- _Übungsaufgaben_:
a. Schreiben Sie aus dem Textauszug die Stelle ab, die mit „Die eigenen Probleme“ beginnt und bis „die Planungsbeteiligten übertragen.“ reicht.
b. Beantworten Sie anhand des Textauszugs diese Fragen:
(i) Welche ausdrückliche Anweisung hatte der Gebäudereiniger?
(ii) Wo befindet sich der Aufkleber, der bei der Abnahme festgestellt wird?
(iii) Wer kennt sich laut Text in seinem Gewerk voraussichtlich besser aus als man selbst?
c. Fassen Sie den Textauszug in zwei Sätzen zusammen.

- _Textauszug_:
Die eigenen Probleme bei Planung und Ausführung werden gefühlt oft von „den Anderen“ verursacht. Und man selbst muss dann sehen, wie man das wieder hinbekommt. Dabei sollte stets bedacht werden, dass „der Andere“ sich in seinem Gewerk voraussichtlich besser auskennt als man selbst in einem für sich fremden Gewerk. Das lässt sich auch auf die Planungsbeteiligten übertragen.
Fenster
Bei der Abnahme wird auf der Verglasung eines Fensters noch der Aufkleber festgestellt. Dabei hatte der Gebäudereiniger die ausdrückliche Anweisung, bei der Reinigung der Fenster die wenigen verbliebenen Aufkleber zu entfernen. Nun ja – kein Problem. Diesen letzten Aufkleber kann man auch bei der Abnahmebegehung noch eben entfernen. Kann man? Leider nicht! Der Aufkleber befindet sich im Scheibenzwischenraum (Abb. 05). Hier fragt man sich zunächst, wie eine Dreifach-Isolierverglasung mit einem Aufkleber auf der mittleren Scheibe überhaupt das Werk verlassen kann. Als nächstes stellt sich die Frage, warum eine solche Verglasung in den Rahmen eingebaut wird. Nun mag dies den Lieferfristen und dem Wunsch nach einem dichten Gebäude geschuldet sein. Aber dann sollte man doch erwarten, dass die Firma den Austausch der Verglasung aus eigenem Antrieb durchführt? Zumal die Verglasung in den Rahmen eingebaut werden muss (1. Chance, den Fehler zu korrigieren), das Fenster auf die Baustelle und dort an den Einbauort transportiert werden muss (2. Chance, den Fehler zu korrigieren), das Fenster in den Baukörper eingebaut wird (3. Chance, den Fehler zu korrigieren) und das Fenster dann noch justiert wird (4. Chance, den Fehler zu korrigieren). Dies zeigt, dass auch innerhalb einer Firma bzw. eines Büros Verantwortlichkeiten klar zugeteilt sein müssen. Und dann war da ja noch der Gebäudereiniger (5. Chance, den Fehler zu korrigieren).

Aus einer Sammlung entnommene Daten
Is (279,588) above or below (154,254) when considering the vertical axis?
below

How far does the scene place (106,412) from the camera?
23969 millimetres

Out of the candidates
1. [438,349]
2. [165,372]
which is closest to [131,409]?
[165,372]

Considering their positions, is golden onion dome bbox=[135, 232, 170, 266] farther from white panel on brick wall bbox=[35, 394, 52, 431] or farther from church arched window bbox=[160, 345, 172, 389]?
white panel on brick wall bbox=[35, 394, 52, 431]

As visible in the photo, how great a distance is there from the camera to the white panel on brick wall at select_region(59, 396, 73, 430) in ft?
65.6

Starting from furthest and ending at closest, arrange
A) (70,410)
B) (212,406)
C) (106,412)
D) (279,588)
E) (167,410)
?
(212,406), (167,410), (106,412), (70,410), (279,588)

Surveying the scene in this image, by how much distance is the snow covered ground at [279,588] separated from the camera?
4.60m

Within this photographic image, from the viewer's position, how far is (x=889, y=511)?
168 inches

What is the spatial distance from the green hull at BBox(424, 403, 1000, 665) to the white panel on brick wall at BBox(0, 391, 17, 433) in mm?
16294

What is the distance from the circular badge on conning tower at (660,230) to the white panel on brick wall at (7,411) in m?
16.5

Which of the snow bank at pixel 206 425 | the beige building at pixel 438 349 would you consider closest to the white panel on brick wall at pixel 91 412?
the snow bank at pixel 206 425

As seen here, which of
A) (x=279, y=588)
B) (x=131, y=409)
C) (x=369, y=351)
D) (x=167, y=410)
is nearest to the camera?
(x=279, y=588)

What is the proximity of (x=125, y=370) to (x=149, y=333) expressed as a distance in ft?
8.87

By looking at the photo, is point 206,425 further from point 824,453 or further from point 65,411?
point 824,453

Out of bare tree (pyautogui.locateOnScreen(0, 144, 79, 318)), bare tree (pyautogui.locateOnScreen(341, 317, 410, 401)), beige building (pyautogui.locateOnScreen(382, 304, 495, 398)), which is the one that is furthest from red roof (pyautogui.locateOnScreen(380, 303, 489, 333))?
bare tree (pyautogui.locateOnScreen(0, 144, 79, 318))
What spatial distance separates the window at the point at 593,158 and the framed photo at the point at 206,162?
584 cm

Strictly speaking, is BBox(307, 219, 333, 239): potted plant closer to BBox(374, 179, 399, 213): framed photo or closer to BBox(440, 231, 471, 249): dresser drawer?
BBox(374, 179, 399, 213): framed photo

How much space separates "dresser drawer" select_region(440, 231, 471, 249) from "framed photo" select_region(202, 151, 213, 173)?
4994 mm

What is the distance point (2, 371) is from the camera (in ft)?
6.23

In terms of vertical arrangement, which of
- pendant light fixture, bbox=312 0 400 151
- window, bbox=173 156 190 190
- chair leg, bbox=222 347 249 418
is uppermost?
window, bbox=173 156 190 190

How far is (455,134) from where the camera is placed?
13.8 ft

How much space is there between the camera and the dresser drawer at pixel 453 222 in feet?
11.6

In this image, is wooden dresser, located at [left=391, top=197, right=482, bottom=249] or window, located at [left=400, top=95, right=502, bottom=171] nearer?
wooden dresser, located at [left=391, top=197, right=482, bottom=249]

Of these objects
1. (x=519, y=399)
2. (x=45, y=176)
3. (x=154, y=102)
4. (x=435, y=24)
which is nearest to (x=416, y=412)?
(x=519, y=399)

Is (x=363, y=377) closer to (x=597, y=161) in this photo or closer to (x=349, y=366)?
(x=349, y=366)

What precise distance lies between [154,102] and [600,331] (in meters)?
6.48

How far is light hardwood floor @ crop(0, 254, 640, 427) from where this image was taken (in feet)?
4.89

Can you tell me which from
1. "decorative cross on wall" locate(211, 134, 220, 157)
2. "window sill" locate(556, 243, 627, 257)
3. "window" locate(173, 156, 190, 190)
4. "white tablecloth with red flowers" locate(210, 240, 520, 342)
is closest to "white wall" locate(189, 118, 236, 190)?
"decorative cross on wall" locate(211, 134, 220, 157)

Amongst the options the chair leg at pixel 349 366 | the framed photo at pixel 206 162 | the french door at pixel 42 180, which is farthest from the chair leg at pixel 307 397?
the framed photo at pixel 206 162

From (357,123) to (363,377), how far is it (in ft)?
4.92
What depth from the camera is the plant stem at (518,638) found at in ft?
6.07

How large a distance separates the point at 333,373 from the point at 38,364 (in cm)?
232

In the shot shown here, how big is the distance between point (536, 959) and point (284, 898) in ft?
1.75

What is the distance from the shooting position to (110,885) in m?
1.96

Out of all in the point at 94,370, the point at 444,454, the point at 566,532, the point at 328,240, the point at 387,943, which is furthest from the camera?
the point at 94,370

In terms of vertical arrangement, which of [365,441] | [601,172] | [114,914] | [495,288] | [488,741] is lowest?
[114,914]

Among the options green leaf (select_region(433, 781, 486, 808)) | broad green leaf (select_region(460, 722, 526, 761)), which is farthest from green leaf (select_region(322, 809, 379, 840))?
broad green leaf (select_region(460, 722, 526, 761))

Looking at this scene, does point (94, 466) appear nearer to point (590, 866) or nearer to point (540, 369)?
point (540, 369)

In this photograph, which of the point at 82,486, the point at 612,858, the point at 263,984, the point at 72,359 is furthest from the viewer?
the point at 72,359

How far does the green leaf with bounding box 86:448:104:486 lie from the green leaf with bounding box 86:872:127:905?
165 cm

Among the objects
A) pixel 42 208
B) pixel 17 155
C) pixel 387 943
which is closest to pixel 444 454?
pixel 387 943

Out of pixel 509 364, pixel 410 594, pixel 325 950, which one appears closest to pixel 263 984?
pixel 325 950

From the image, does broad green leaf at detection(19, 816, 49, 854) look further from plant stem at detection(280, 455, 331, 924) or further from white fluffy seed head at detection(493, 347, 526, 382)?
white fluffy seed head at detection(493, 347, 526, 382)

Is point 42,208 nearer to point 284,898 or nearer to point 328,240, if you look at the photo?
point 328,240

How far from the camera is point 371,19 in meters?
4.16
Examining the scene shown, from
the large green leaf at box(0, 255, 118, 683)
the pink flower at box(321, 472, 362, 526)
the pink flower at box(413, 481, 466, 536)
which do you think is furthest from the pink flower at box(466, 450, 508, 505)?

- _Vollständige Lösungen_:
a.
Die eigenen Probleme bei Planung und Ausführung werden gefühlt oft von „den Anderen“ verursacht. Und man selbst muss dann sehen, wie man das wieder hinbekommt. Dabei sollte stets bedacht werden, dass „der Andere“ sich in seinem Gewerk voraussichtlich besser auskennt als man selbst in einem für sich fremden Gewerk. Das lässt sich auch auf die Planungsbeteiligten übertragen.

b.
(i) Er sollte bei der Reinigung der Fenster die wenigen verbliebenen Aufkleber entfernen.
(ii) Im Scheibenzwischenraum, auf der mittleren Scheibe einer Dreifach-Isolierverglasung.
(iii) „Der Andere“.

c. Eigene Probleme bei Planung und Ausführung werden oft „den Anderen“ zugeschrieben, obwohl diese sich in ihrem Gewerk voraussichtlich besser auskennen. Am Beispiel eines Aufklebers im Scheibenzwischenraum einer Dreifach-Isolierverglasung, der trotz fünf Chancen zur Korrektur erst bei der Abnahme festgestellt wird, zeigt der Text, dass auch innerhalb einer Firma bzw. eines Büros Verantwortlichkeiten klar zugeteilt sein müssen.